The influential report, which became the basis for the National Grid for Learning announced late last year, urged the Government not to throw equipment at schools but to train staff to feel comfortable with ICT.

Schools are now preparing bids for Pounds 100 million set aside in the Government’s standards fund for ICT training. But in south-west London one project is already showing how it might work.

The Learning Circuit is a partnership of AZTEC training and enterprise council and Roehampton Institute which will - potentially - cover all 217 schools in the boroughs of Merton, Wandsworth and Kingston.

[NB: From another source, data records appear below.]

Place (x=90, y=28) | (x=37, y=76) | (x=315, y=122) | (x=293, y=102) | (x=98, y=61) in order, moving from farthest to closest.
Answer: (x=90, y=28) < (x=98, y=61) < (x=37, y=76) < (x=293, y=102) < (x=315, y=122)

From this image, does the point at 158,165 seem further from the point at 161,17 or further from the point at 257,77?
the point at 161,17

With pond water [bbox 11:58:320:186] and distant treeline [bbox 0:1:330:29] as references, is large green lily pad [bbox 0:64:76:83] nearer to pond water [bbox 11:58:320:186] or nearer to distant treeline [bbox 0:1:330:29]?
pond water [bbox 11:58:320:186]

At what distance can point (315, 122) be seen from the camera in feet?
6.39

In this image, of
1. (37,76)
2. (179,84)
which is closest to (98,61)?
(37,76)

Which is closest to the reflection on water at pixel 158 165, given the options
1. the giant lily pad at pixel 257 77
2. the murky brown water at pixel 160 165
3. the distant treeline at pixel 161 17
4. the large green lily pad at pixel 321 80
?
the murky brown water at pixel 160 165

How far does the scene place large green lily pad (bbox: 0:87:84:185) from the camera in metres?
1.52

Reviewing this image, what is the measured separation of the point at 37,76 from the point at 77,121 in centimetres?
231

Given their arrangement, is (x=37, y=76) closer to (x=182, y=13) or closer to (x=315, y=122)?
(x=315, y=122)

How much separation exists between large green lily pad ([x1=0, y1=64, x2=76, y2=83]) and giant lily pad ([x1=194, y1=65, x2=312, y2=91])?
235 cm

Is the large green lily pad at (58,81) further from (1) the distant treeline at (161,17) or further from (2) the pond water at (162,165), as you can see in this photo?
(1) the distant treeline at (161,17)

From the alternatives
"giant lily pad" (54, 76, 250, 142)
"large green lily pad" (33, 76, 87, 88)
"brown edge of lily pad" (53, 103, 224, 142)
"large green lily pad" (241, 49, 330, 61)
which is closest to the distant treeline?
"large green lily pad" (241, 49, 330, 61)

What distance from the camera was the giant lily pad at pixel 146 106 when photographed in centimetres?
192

Training and enterprise council involvement is thought to be unusual. But it’s part of AZTEC’s wider strategy for regenerating south-west London: giving children and adults high-tech skills will help them find jobs and, in the long term, attract blue-chip business to the area.

It is that which persuaded the Government Office for London to part with Pounds 4.5 million and has won the approval of lifelong learning minister Kim Howells.

Total funding is Pounds 13m, though more than half is in kind from the ICT industry, and it will be some time before most schools see any new equipment. The key is assessment and training to help schools determine what they want. The question of what hardware and software they need comes last, to the surprise of many schools across the country.

The result is a use of ICT that may not always be revolutionary - plenty of schools already use video conferencing - but should be more effective.

“What we bring is a clarity of thinking that means investment pays dividends instead of being wasted because people don’t ask the right questions in the right order,” says Peter Maher, the Learning Circuit’s executive director.

“Suppliers don’t always have schools’ needs as their first priority,” he adds. “Part of our role is research and development for suppliers. Working on the ground we’re significantly closer to understanding what schools need.”

And this is not a one-off. The vision is of a programme sustainable after the Government cash runs out. Mr Maher talks of marketing the assessment programme to fund equipment and training updates.